Atlantic Forestry January 2019

Lahey implementation brings uncertainty, high hopes, intellectual honesty

After studying Bill Lahey’s forestry review report for more than three months, the Nova Scotia government came through with an official response on Dec. 3, announcing its intention to fully embrace a new “ecological forestry” paradigm and to implement the “triad” approach (whereby land is designated either for conservation, for high-production timber management, or as “matrix” forest where multi-aged management prevails).

Iain Rankin, the minister of Lands and Forestry, indicated that he accepts all 45 of Lahey’s recommendations, which are mostly directed at Crown land. “The months and years ahead will be a time of transition,” he said, alluding to the fact that these changes will not occur overnight. In fact, most of the details have yet to be hammered out. There are quite a few unknowns – both for industry players, and for members of the general public seeking concrete evidence that the promised transition will actually transpire.

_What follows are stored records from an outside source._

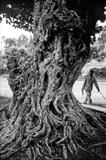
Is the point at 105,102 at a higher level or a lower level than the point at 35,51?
lower

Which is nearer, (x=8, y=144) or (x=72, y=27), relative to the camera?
(x=8, y=144)

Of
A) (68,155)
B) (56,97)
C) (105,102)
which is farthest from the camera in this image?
(105,102)

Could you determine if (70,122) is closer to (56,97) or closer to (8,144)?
A: (56,97)

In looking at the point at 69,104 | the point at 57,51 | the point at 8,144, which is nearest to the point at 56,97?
the point at 69,104

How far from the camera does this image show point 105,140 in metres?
4.78

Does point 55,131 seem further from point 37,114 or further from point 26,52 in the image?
point 26,52

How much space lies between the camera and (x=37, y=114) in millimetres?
4492

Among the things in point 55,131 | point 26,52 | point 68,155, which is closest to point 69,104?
point 55,131

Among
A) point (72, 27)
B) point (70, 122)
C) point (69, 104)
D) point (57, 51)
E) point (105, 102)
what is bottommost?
point (105, 102)

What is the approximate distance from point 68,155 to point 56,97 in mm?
1333

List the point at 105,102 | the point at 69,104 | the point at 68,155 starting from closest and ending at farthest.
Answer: the point at 68,155 < the point at 69,104 < the point at 105,102

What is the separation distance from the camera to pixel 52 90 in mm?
4680

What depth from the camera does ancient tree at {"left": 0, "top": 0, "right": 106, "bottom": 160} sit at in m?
4.28

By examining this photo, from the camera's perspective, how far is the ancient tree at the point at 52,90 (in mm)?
4281
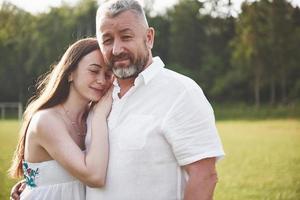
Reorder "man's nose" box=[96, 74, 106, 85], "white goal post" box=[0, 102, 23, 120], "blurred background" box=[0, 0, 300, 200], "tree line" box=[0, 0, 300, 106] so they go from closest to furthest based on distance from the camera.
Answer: "man's nose" box=[96, 74, 106, 85], "blurred background" box=[0, 0, 300, 200], "white goal post" box=[0, 102, 23, 120], "tree line" box=[0, 0, 300, 106]

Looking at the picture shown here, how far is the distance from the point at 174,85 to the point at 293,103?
2715 centimetres

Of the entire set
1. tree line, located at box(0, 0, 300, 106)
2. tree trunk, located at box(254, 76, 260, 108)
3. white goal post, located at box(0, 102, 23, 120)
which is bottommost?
white goal post, located at box(0, 102, 23, 120)

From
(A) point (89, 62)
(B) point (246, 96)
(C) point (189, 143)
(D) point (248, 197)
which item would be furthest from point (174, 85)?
(B) point (246, 96)

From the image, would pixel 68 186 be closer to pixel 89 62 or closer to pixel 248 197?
pixel 89 62

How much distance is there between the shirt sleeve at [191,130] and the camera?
224cm

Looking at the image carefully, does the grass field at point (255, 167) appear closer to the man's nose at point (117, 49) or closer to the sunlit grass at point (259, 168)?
the sunlit grass at point (259, 168)

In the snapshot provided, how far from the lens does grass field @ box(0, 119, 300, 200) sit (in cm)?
770

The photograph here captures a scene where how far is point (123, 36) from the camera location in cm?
240

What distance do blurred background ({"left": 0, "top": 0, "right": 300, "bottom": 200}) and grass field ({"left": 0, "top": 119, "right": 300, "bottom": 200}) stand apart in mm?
36

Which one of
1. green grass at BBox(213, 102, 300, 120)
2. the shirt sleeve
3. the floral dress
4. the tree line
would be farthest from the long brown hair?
green grass at BBox(213, 102, 300, 120)

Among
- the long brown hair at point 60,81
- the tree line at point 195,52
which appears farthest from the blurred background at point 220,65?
the long brown hair at point 60,81

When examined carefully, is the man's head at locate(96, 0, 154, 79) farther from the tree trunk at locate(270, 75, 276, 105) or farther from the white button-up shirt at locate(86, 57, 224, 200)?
the tree trunk at locate(270, 75, 276, 105)

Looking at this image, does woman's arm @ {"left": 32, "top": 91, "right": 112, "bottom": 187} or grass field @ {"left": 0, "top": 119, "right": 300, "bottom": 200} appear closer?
woman's arm @ {"left": 32, "top": 91, "right": 112, "bottom": 187}

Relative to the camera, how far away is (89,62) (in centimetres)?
262
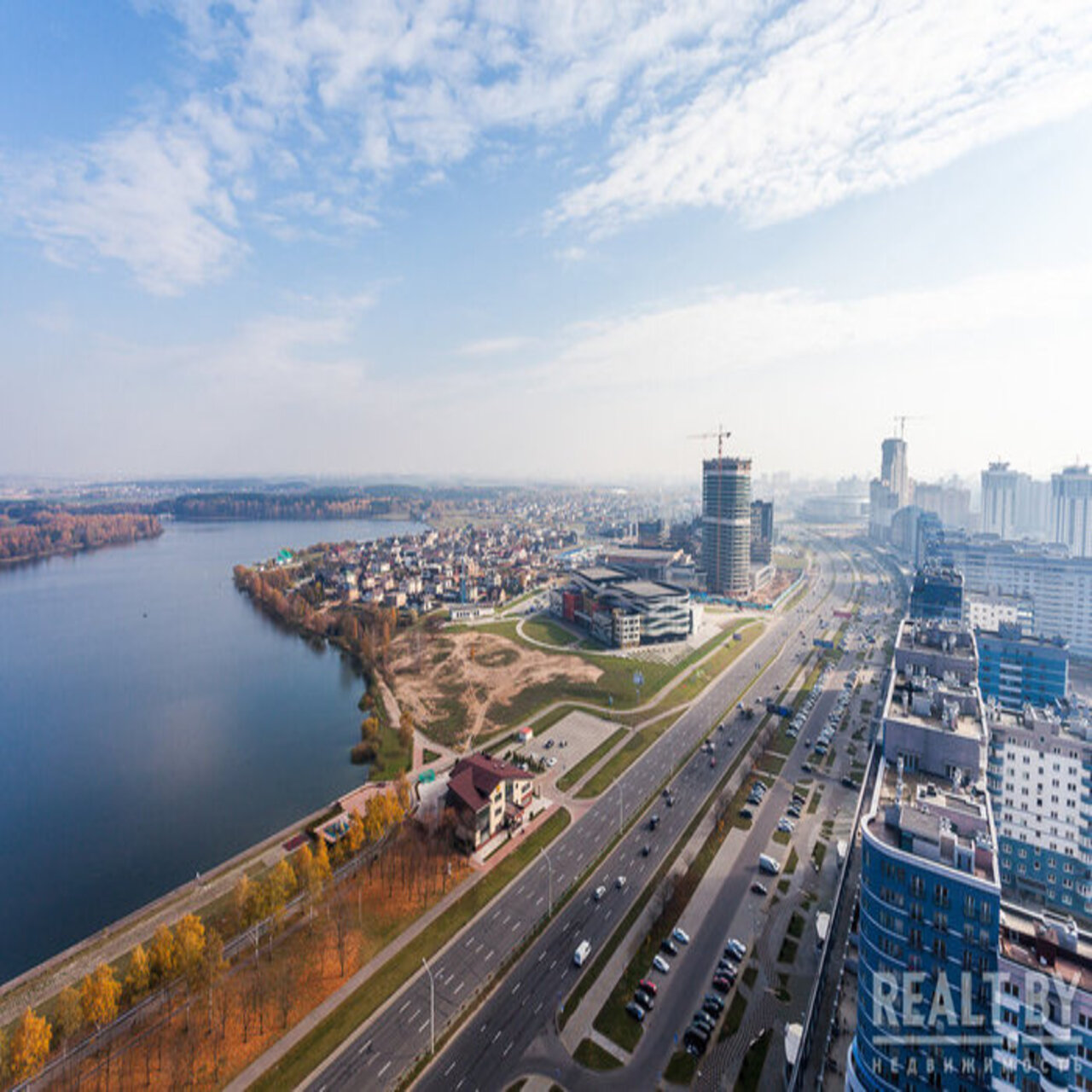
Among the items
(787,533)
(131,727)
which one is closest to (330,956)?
(131,727)

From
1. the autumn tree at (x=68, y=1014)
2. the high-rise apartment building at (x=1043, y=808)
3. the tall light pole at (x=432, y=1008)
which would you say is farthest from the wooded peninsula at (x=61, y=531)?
the high-rise apartment building at (x=1043, y=808)

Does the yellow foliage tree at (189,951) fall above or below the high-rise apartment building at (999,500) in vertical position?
below

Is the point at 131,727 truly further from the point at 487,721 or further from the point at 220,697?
the point at 487,721

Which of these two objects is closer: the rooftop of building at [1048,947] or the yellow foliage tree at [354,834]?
the rooftop of building at [1048,947]

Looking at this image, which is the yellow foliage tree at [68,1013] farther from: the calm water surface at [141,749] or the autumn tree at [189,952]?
the calm water surface at [141,749]

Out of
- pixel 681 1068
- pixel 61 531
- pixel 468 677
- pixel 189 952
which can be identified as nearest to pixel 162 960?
pixel 189 952

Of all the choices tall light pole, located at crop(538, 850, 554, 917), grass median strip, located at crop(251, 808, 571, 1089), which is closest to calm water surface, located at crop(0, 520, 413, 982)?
grass median strip, located at crop(251, 808, 571, 1089)
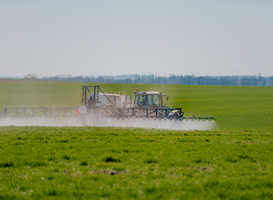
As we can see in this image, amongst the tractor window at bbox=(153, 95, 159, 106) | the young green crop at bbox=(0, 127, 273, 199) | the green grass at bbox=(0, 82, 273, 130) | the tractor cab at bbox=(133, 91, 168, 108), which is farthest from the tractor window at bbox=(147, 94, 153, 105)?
the young green crop at bbox=(0, 127, 273, 199)

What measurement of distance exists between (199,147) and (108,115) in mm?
9928

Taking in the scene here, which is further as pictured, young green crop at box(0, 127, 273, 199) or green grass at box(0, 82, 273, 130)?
green grass at box(0, 82, 273, 130)

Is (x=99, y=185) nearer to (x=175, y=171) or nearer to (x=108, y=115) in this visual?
(x=175, y=171)

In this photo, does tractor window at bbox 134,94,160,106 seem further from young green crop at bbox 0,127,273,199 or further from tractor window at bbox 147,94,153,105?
young green crop at bbox 0,127,273,199

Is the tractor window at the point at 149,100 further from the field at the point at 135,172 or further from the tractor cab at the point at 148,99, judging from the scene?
the field at the point at 135,172

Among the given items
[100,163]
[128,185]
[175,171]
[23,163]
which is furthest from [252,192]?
[23,163]

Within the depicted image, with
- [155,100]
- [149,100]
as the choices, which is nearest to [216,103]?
[155,100]

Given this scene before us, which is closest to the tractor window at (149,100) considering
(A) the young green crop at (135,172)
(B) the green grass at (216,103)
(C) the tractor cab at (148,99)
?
(C) the tractor cab at (148,99)

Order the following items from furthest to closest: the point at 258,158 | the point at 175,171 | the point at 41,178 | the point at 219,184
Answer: the point at 258,158 → the point at 175,171 → the point at 41,178 → the point at 219,184

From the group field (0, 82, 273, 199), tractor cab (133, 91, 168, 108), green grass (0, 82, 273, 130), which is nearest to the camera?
field (0, 82, 273, 199)

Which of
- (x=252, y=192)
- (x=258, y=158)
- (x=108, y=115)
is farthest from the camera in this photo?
(x=108, y=115)

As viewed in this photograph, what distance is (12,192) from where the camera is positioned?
512cm

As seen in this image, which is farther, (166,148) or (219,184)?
(166,148)

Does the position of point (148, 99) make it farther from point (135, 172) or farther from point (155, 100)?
point (135, 172)
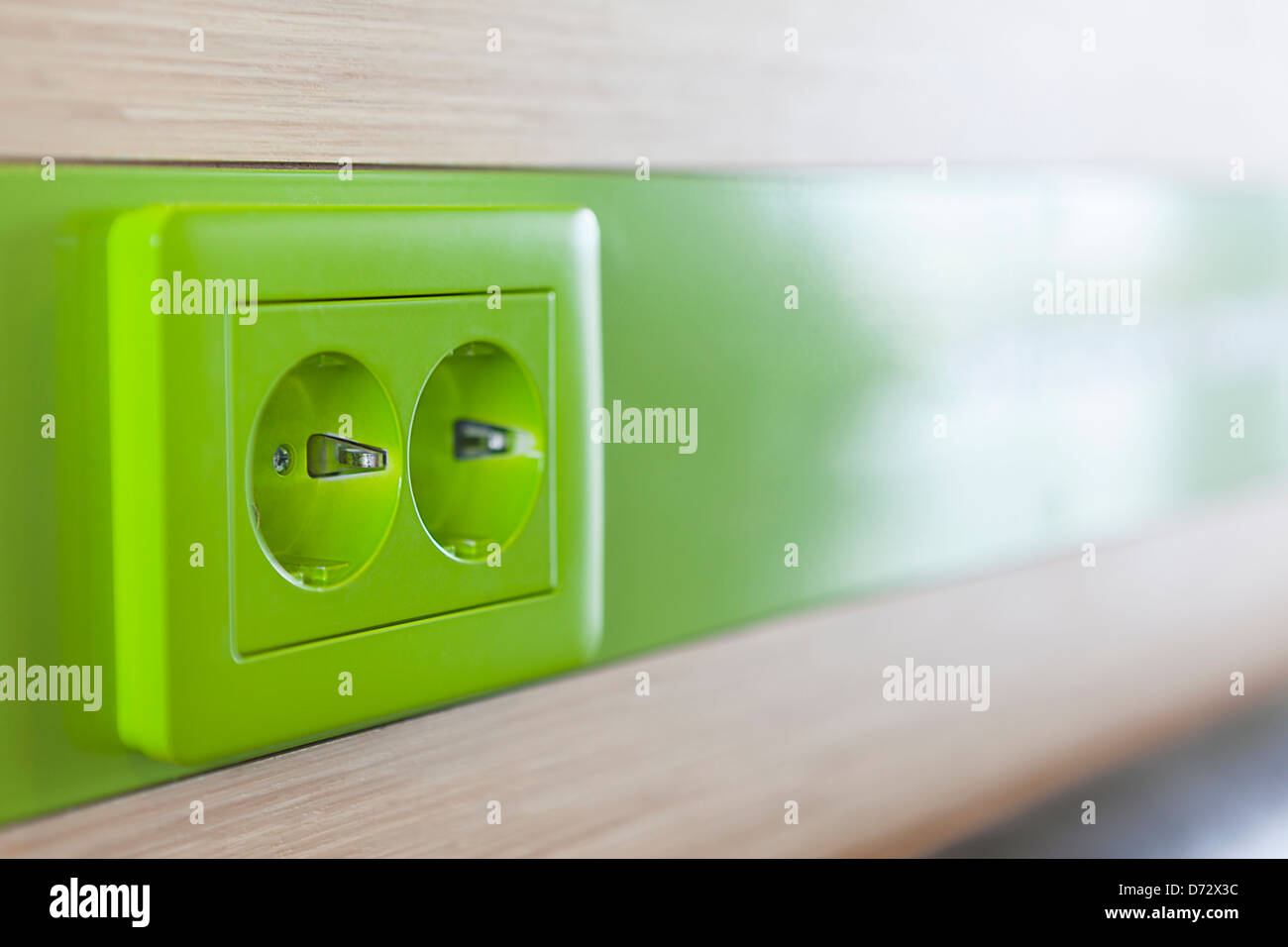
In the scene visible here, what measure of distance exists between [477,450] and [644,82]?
0.14 m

In the year to come, the province will draw on external expert advice to revise the Forest Management Guide for Crown land, with greater emphasis on ecological values. A related task, also involving outside scientific expertise, will be a peer review of the department’s Natural Disturbance Regimes mapping and methodology (which are widely understood to have mischaracterized a lot of forest, leading to a preponderance of clearcutting prescriptions). The pre-treatment assessment process is slated for revision as well, with greater emphasis on protecting wildlife habitat and species at risk.

A legislative framework for this more ecological approach will arrive this year in the form of a Biodiversity Act. The government has also committed to reviewing the Crown Lands Act.

Despite the general shift toward more natural and diverse forest conditions on Crown land, some Crown woodland will be devoted to intensive forestry (as per the triad), where herbicide use will be allowed but not publicly funded (as was the case already). Identifying areas suitable for this purpose is also near the top of the to-do list.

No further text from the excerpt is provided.